Public confidence in the American legal system has plunged over the past four years, a new Gallup poll found, putting it in the company of nations like Myanmar, Syria and Venezuela.

“These data on the U.S. courts are stunning,” said Tom Ginsburg, an authority on comparative and international law at the University of Chicago.

After the Supreme Court’s decision overturning Roe v. Wade and the several prosecutions of Donald J. Trump, Professor Ginsburg said, “there is a perception that the judiciary has become inexorably politicized.”

Between 2020 and 2024, confidence in the judicial system in the United States dropped 24 percentage points, to 35 percent from 59 percent.

“This was a striking decline in the context of global attitudes,” said Lydia Saad, the director of U.S. social research at Gallup. “These drops are typically associated with pretty significant political upheavals.”

Only nine nations of the more than 160 surveyed in the past two decades have had sharper drops over any four-year period. They include a 46-point decline in Myanmar as it returned to military rule, a 35-point drop in Venezuela as it faced economic and political turmoil and a 28-point decline in Syria in the early phases of its civil war.

Public confidence in the judiciaries of other developed nations has remained stable. Among the 38 members of the Organization for Economic Cooperation and Development, median confidence in national judiciaries stood at 55 percent, a number that has been essentially constant over the past decade.

The 20-point gap between the United States and its peers is the largest since Gallup started its global poll in 2006. The 35 percent confidence rate for U.S. courts is the lowest in the history of the survey.

In 2023, the last year in which reasonably comprehensive global data were available, the United States was in 92nd place in a ranking of nations by public confidence in their judiciaries, at 42 percent. Five countries had confidence levels of 85 percent or more: Kuwait, Singapore, Norway, Denmark and Switzerland.

Among other nations ranked higher than the United States last year were Russia, Iraq, Iran, Libya and Hungary.

Since then, confidence in the American judiciary has dropped another seven points. When 2024 data are available, the United States’ global ranking “will certainly be lower,” Ms. Saad said.

The Gallup poll is not focused on the Supreme Court but on the judiciary as a whole.

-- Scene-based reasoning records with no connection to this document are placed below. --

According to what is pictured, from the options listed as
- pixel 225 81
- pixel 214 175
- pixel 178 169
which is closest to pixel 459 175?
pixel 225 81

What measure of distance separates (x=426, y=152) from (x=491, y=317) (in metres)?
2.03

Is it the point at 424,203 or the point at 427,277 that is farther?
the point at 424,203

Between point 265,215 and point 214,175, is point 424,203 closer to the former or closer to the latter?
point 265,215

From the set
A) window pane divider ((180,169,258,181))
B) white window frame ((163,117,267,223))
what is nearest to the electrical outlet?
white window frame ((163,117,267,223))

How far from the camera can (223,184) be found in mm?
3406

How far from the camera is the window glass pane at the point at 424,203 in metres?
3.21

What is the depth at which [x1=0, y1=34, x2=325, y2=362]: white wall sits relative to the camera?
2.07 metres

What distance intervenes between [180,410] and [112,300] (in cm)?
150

Many polls have found steep drops in public approval of the Supreme Court after its decision in Dobbs v. Jackson Women’s Health Organization, which eliminated the constitutional right to abortion. But there was a partisan split in those results, with Democrats responsible for most of the decline.

By contrast, the new poll found bipartisan dissatisfaction with the American justice system as a whole. “Both parties have lost confidence in the courts,” Ms. Saad said, “but maybe for different reasons.”

“When we ask Republicans about the Supreme Court, they’re still very positive,” Ms. Saad added. “When you don’t pin them down on the Supreme Court and talk about the courts, they’re saying the courts are misbehaving and engaging in quote-unquote lawfare.”

Professor Ginsburg said the poll showed something new. “In contrast with earlier eras,” he added, “one side’s disapproval is not offset by approval from the other side, but we seem instead to be seeing an overall erosion of institutional confidence.”

Gallup’s global poll does not track party affiliations as such, but it does ask whether respondents approve of “the leadership of this country.”

In the four years of the Biden administration, Americans who disapproved of the nation’s leadership — mostly Republicans, presumably — steadily lost faith in its judiciary, dropping to 29 percent from 46 percent. More strikingly, support for the judiciary among those who approved of the nation’s leadership — Democrats, mainly — was quite steady in the first three years of the administration, at around 62 percent. But it plunged in 2024, to 44 percent.

“This year marks the first time on record that judicial confidence among those approving of U.S. leadership has ever dipped below 60 percent,” the Gallup report said, “and the first time that confidence in the courts has been below 50 percent among both those who approve and those who disapprove of U.S. leadership, a double whammy pushing the national figure to its lowest in two decades.”

Ms. Saad said confidence levels may yet rise. “We can expect that Republicans’ attitudes are going to change markedly next year when this is measured,” she said. “So what we’re picking up is a moment in time that isn’t necessarily destiny.”

For now, though, the new poll is a warning that the nation is in a perilous spot, Professor Ginsburg said.

“This is dangerous,” he said, “because, when public confidence is low, the judiciary is subject to frontal attacks. We’ve just seen Mexico pass a sweeping judicial overhaul that most of us believe will undermine the quality of adjudication. In other countries, high courts have been restructured by leaders who want to force through their pet projects or remain in power after their terms are over.”

“The results,” he said, “are very worrying.”